On veut que les gens sentent qu’ils font partie du projet. Si on est sur une grosse scène, loin des gens, c’est plus difficile de créer ce lien-là.
Cette approche, à l’image du groupe, rejette toute forme de spectaculaire. Les habitués le savent, mais pour les néophytes : dans un show de Rouge Pompier, les éclairages sont minimalistes — de simples lampes LED achetées sur Amazon — et l’énergie vient de la sueur, du bruit, et de la chaleur humaine. Rouge Pompier ne veut rien savoir des performances léchées : c’est une expérience collective, brute et vraie. Quitte à composer une chanson devant le public, ou tenter de réapprendre une chanson oubliée on the fly parce qu’un fan en a fait la demande.
* Festiavl Focus 2025. Photo par Pierre Montminy.
Des pertes, des ajustements et une renaissance
De toute façon, à quoi bon les artifices faussement glamour quand on sait que tout fout le camp! Aussi bien s’amuser dans le chaos, quand la passion brute est tout ce qui reste.
Fuchs est bien placé pour le savoir, lui qui n’est pas que musicien. Il est également à la tête du label Slam Disques, et mène de front plusieurs autres projets visant à aider les artistes de son label et d’autres artistes indépendants, comme Metallicars, son entreprise de location de véhicules pour artistes en tournée, ou encore l’impression de t-shirts de bands adaptée aux réels besoins des bands.

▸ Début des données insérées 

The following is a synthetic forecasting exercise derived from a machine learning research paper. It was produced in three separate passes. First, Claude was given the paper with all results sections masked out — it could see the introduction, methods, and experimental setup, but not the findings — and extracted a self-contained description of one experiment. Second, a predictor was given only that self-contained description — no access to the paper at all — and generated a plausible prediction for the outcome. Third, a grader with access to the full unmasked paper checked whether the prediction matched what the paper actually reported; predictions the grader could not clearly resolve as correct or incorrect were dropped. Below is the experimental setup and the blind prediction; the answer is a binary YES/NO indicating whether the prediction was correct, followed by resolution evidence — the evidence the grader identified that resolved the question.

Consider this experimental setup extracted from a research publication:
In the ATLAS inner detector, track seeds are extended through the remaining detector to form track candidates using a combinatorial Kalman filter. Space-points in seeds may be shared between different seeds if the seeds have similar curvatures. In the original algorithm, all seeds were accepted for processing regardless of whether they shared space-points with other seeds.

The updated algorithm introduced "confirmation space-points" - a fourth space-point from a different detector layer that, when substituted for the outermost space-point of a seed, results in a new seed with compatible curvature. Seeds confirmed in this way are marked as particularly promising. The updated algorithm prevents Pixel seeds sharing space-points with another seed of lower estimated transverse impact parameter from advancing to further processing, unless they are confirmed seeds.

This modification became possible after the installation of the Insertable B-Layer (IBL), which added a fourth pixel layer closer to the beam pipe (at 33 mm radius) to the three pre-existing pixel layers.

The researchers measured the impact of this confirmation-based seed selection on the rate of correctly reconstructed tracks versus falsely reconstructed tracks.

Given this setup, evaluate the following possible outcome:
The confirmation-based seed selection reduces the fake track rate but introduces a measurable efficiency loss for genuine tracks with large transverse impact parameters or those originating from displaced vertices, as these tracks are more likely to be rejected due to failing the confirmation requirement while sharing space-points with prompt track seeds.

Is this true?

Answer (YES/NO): NO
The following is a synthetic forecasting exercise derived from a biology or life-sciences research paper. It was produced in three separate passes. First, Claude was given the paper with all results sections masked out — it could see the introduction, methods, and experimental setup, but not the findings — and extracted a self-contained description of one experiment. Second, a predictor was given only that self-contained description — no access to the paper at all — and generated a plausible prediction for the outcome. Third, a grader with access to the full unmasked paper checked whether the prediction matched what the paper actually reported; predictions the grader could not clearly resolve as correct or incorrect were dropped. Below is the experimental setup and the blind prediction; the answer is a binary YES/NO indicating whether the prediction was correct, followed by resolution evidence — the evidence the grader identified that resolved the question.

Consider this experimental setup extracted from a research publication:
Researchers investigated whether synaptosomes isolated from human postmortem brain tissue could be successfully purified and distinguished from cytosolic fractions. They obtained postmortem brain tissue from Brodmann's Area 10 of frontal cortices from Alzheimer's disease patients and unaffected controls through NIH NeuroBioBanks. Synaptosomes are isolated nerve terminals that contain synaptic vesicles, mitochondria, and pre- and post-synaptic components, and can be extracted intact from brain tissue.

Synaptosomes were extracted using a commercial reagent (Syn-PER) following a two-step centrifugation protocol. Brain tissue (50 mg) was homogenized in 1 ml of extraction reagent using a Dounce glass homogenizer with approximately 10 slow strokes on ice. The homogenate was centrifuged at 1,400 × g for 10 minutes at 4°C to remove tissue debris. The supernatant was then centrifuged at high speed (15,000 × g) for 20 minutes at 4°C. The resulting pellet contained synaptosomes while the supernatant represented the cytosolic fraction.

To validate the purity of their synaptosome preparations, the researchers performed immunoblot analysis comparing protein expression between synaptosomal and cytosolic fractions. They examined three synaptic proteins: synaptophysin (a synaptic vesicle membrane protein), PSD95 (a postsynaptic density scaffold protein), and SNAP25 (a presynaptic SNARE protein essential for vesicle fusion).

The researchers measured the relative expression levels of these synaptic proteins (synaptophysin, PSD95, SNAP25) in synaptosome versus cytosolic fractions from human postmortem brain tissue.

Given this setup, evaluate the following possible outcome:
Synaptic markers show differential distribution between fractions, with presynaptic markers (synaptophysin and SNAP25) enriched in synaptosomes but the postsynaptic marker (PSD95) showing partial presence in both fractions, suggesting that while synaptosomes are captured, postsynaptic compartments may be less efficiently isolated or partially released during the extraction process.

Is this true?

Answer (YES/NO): NO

On devine que, dans les circonstances compliquées qu’on connait, les temps sont durs. Il ne s’en cache pas : l’année 2023 a carrément failli couler l’entreprise qu’il dirige. « On a perdu la moitié de ce qu’on avait accumulé en vingt ans », confie-t-il. Trop de dépenses, trop peu de shows, moins de subventions : la claque fut immense. Mais cette épreuve a forcé le musicien à revoir sa façon de gérer le band, son entreprise et sa vision du milieu. « On a coupé, réfléchi à nos dépenses, puis on a arrêté l’hémorragie. »
Rouge Pompier en est d’ailleurs ressorti plus solide. Fuchs estime même que son duo n’a jamais autant eu le vent dans les voiles, et ce, après près de 15 ans d’existence. Un « succès improbable » comparable à celui de son ancien groupe eXterio, mais dans une époque post-MusiquePlus.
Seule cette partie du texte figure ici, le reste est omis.